> Saved entries:
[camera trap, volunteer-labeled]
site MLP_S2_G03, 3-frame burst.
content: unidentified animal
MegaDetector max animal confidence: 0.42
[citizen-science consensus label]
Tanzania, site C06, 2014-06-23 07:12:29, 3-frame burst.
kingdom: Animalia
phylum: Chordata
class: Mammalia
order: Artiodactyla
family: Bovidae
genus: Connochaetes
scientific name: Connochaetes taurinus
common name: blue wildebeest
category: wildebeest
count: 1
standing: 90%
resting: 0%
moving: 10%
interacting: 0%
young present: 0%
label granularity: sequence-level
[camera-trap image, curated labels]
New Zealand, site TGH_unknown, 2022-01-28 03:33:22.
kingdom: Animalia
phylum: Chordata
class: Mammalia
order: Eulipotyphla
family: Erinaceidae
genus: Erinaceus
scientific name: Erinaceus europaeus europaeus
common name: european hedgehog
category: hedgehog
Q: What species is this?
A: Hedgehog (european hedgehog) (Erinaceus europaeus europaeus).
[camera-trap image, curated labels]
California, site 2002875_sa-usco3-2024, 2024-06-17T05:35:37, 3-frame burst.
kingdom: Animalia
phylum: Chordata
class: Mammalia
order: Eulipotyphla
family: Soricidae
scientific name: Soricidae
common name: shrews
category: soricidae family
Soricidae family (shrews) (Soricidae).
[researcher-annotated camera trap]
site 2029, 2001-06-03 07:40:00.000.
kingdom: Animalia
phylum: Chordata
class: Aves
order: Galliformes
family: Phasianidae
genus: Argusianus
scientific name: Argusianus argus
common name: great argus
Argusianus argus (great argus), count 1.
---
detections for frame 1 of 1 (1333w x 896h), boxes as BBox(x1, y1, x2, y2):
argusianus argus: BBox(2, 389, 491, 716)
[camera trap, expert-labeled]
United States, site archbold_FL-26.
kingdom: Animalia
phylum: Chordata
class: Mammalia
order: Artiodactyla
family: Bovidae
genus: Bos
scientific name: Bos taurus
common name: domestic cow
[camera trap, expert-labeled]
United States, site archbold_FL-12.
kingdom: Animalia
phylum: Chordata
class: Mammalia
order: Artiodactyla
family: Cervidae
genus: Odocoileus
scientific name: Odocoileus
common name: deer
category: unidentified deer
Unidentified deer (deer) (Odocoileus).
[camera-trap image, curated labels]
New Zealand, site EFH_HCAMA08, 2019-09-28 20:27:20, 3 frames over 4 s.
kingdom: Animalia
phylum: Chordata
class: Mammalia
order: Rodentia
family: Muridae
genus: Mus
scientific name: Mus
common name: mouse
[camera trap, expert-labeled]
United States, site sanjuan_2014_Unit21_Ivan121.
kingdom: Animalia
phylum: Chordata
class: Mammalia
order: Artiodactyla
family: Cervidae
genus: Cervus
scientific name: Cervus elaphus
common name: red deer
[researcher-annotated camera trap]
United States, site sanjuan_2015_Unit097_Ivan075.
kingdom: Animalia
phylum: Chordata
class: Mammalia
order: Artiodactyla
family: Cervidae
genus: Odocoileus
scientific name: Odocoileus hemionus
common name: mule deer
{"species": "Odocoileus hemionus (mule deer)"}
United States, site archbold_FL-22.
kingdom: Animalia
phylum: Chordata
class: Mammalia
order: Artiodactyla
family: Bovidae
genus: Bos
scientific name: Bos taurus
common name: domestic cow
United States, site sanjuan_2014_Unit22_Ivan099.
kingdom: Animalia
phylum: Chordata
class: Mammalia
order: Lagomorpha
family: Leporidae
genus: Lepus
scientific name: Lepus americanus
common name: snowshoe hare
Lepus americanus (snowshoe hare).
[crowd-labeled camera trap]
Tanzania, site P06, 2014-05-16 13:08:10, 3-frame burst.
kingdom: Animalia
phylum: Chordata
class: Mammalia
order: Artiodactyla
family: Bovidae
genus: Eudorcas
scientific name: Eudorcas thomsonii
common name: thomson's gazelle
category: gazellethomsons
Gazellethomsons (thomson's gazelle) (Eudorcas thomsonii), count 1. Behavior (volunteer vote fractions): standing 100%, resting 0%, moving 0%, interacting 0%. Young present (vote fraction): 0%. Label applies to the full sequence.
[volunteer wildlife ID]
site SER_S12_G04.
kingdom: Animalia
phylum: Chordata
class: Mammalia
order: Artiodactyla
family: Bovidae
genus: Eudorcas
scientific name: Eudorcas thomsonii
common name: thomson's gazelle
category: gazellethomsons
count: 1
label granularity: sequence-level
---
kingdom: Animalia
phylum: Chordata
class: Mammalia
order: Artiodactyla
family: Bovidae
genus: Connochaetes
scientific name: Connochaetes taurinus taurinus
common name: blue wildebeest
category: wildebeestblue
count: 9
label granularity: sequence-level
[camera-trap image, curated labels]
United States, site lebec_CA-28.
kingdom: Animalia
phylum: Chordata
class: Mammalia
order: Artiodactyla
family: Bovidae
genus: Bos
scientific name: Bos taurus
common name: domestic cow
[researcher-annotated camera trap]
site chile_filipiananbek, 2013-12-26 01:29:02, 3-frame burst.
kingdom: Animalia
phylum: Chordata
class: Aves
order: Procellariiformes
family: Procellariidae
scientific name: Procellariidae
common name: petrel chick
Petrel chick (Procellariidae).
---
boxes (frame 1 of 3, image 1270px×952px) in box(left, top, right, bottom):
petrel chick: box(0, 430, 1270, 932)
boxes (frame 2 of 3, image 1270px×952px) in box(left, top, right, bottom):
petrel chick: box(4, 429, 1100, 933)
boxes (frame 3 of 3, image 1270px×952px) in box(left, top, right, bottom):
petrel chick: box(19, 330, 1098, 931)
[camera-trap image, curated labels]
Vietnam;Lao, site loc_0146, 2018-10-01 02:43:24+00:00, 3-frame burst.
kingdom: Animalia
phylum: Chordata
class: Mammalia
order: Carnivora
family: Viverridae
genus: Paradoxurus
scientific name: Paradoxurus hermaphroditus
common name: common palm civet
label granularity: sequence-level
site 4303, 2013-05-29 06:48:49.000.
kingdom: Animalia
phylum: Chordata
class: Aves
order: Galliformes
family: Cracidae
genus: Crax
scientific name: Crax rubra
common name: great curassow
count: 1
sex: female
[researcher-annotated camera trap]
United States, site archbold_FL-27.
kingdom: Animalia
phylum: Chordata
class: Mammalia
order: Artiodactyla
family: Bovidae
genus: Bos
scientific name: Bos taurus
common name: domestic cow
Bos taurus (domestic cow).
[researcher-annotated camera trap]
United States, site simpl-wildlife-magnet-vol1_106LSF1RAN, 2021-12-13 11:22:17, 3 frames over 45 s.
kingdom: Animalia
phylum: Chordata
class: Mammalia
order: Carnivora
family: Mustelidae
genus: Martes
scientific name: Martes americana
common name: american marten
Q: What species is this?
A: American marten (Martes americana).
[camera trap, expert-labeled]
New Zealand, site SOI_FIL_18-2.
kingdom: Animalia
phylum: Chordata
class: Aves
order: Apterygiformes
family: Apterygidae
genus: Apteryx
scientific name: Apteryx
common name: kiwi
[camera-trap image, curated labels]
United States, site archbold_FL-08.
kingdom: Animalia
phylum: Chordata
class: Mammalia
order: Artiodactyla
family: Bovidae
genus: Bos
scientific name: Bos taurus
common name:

> Problem details: Quote every line from the beginning of the entries up to and including the line that contains "genus: Erinaceus".

> Expected output:
[camera trap, volunteer-labeled]
site MLP_S2_G03, 3-frame burst.
content: unidentified animal
MegaDetector max animal confidence: 0.42
[citizen-science consensus label]
Tanzania, site C06, 2014-06-23 07:12:29, 3-frame burst.
kingdom: Animalia
phylum: Chordata
class: Mammalia
order: Artiodactyla
family: Bovidae
genus: Connochaetes
scientific name: Connochaetes taurinus
common name: blue wildebeest
category: wildebeest
count: 1
standing: 90%
resting: 0%
moving: 10%
interacting: 0%
young present: 0%
label granularity: sequence-level
[camera-trap image, curated labels]
New Zealand, site TGH_unknown, 2022-01-28 03:33:22.
kingdom: Animalia
phylum: Chordata
class: Mammalia
order: Eulipotyphla
family: Erinaceidae
genus: Erinaceus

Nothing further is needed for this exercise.